We provide two ways of using the installer function:
- An assisted process using the ArcSight Installation Tool
- A manual process
You will also need to install additional software and components to support your security solution. Your ArcSight environment might include the containerized capabilities, which are distributed across multiple host systems, plus servers for databases and the supporting products.
The number of hosts you need depends on several factors, such as the need for high availability and the size of workloads based on events per second.
The CDF architecture requires several components:
- CDF Installer
- CDF Management Portal
- Kubernetes and Docker
- Master Nodes
- Network File System
- Worker Nodes
- Virtual IP Address
CDF Installer
You use the CDF installer for installing, configuring, and upgrading the CDF infrastructure. When using the ArcSight Installation Tool, the CDF installer is executed automatically in an embedded manner so that you need not use the CDF installer directly.
CDF Management Portal
The Management Portal enables you to manage and reconfigure your deployed environment after the installation process is complete. You can add or remove deployed capabilities and worker nodes, as well as manage license keys.
During installation, you specify the credentials for the administrator of the Management Portal. This administrator is not the same as the admin user that you are prompted to create the first time that you log in to the Platform after installation.
When you upgrade the Platform, you use the Management Portal to upgrade the deployed capabilities.
Kubernetes and Docker
Kubernetes automates deployment, scaling, maintenance, and management of the containerized capabilities across the cluster of host systems.

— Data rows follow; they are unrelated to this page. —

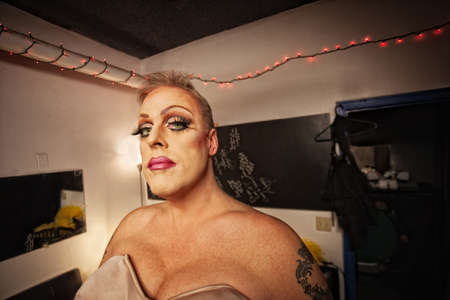 Serious drag queen with bra and tattoo in dressing room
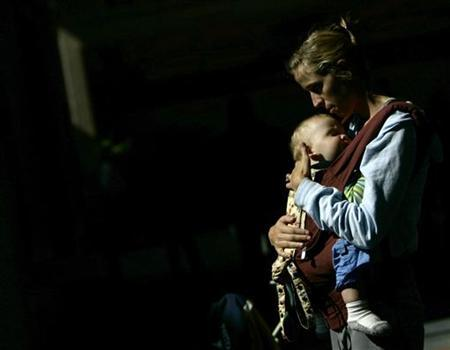 A nursing mother holds her son in front of the Delta airlines counter during a protest at Fort Lauderdale airport, Florida November 21, 2006. REUTERS/Carlos Barria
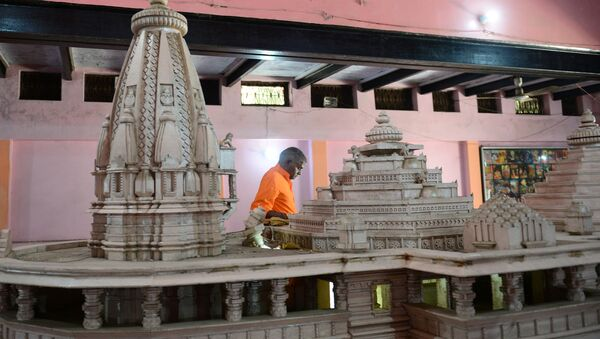A worker walks past a model of a proposed Ram Hindu temple in Ayodhya on November 11, 2019. - Sputnik International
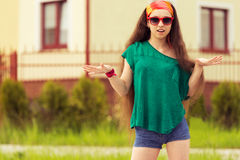 Teenager on sunglasses  in street Stock Image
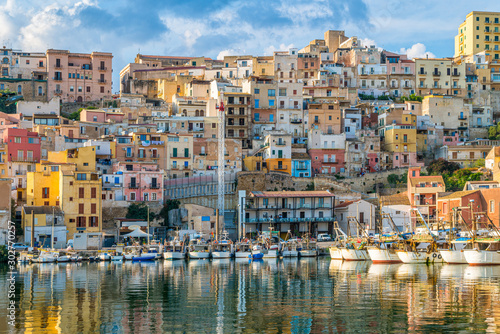 The colorful city of Sciacca overlooking its harbour. Province of Agrigento, Sicily.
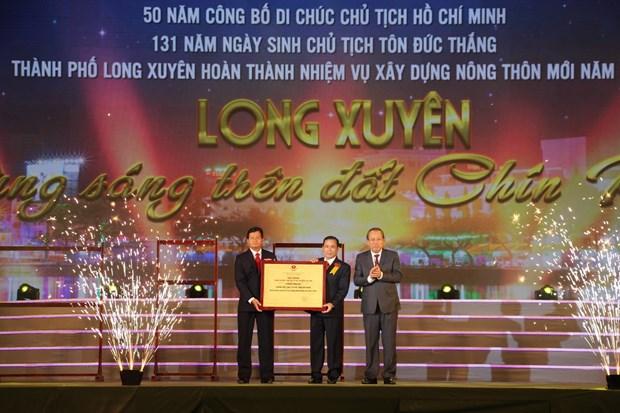 越南政府副总理张和平:将龙川建设成为九龙江平原的示范城市 hinh anh 1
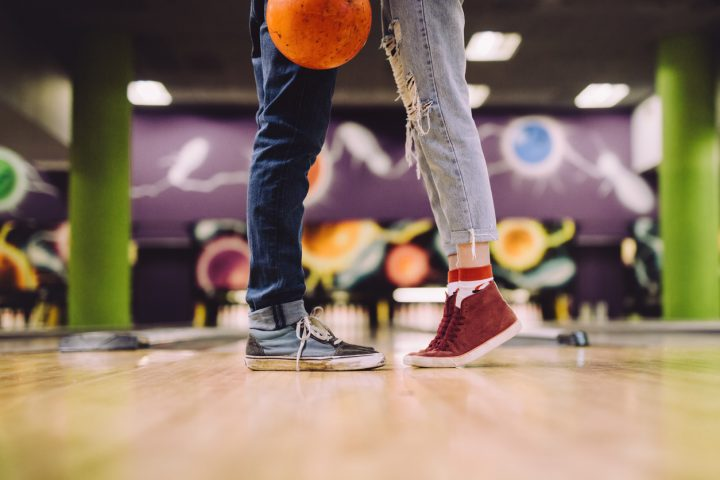 couple at a bowling alley for date night in gp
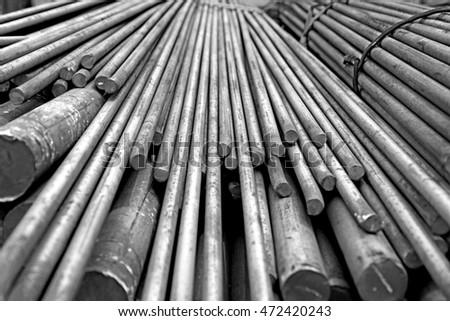 Rust steel bar bunch in warehouse   #472420243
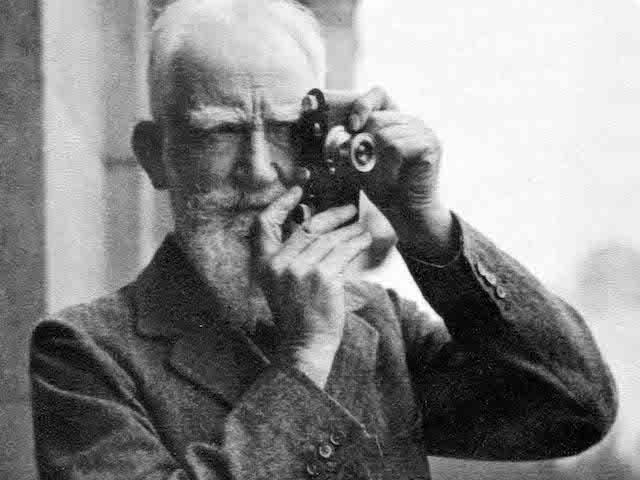 George Bernard Shaw holding Camera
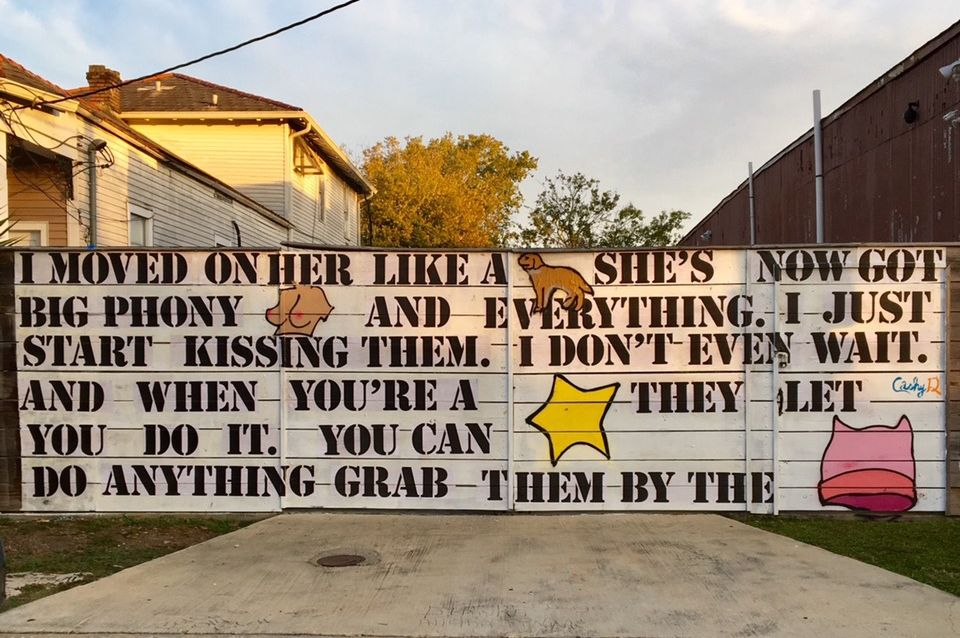 The mural, by the artist Cashy-D, depicts a quote from the 2005 Access Hollywood Tape in which US President Donald Trump brags about grabbing women's genitals with impunity—with select nouns replaced by images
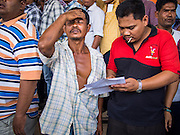 08 FEBRUARY 2014 - PHAWONG, SONGKHLA, THAILAND:  A spectator reacts to losing a wager at a bullfight in rural Songkhla province, Thailand. Bullfighting is a popular past time in southern Thailand. Hat Yai is the center of Thailand's bullfighting culture. In Thai bullfights, two bulls are placed in an arena and they fight, usually by head butting each other, until one runs away or time is called. Huge amounts of mony are wagered on Thai bullfights - sometimes as much as 2,000,000 Thai Baht ($65,000 US).   PHOTO BY JACK KURTZ
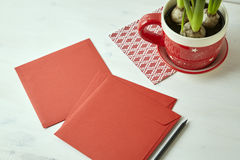 Red square envelopes and pencil on white wooden table. Blank space for stationery design layout Royalty Free Stock Images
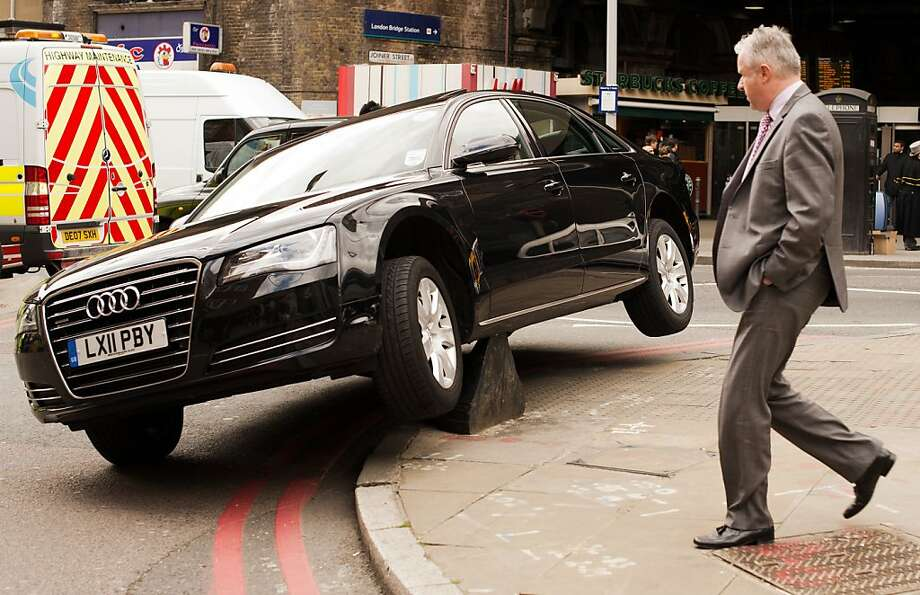 Parallel parking fail:An Audi suffers an owie near London Bridge station in London. Photo: Leon Neal, AFP/Getty Images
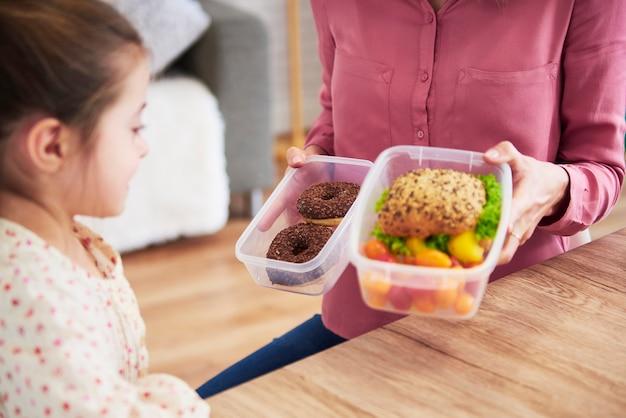 Маленький ребенок выбирает между здоровым сэндвичем и шоколадными пончиками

Applications running in Kubernetes are defined as pods, which group containerized components. Kubernetes clusters use Docker containers as the pod components.
A pod consists of one or more containers that are guaranteed to be co-located on the host server and can share resources. Each pod in Kubernetes is assigned a unique IP address within the cluster, allowing applications to use ports without the risk of conflict.
Persistent services for a pod can be defined as a volume, such as a local disk directory or a network disk, and exposed by Kubernetes to the containers in the pod to use. A cluster relies on a Network File System (NFS) as its shared persistent storage. The clusters require master and worker nodes. For more information about the Platform pods, see Understanding Labels and Pods.
Master Nodes
The master nodes control the Kubernetes cluster, manage the workload on the worker nodes, and direct communication across the system. You should deploy three master nodes to ensure high availability. However, you can use the Platform with a single master node.
Network File System
The Network File System (NFS) stores some of the persistent data generated by Transformation Hub, Intelligence, and Fusion. This data includes component configuration data for ArcSight Platform based capabilities unrelated to event data.
Worker Nodes
Worker nodes run the application components and perform the work in the Kubernetes cluster. For all highly available configurations, we recommend deploying a minimum of three dedicated worker nodes.
You can add and remove worker nodes from the cluster as needed. Scaling the cluster to perform more work requires additional worker nodes, all of which are managed by the master nodes. The workload assigned to each node depends on the labels assigned to them during deployment or reconfiguration after deployment.
Virtual IP Address
CDF supports high availability (HA) through load balancers and the Keepalived service. You can configure either external load balancers or Keepalived for high availability. If you have configured a virtual IP for a multi-master installation, the HA virtual IP address you defined bonds to one of the three master nodes.
If a master node fails, the virtual IP address is assigned to an active master node. This setup helps to provide high availability for the cluster.
When you configure a connection to the cluster, configure the connection to use the virtual IP so that it benefits from the HA capability. One exception to this recommendation is when you are configuring a connection to Transformation Hub's Kafka, in which case you can achieve better performance by configuring the Kafka connection to connect directly to the list of worker nodes where Kafka is deployed.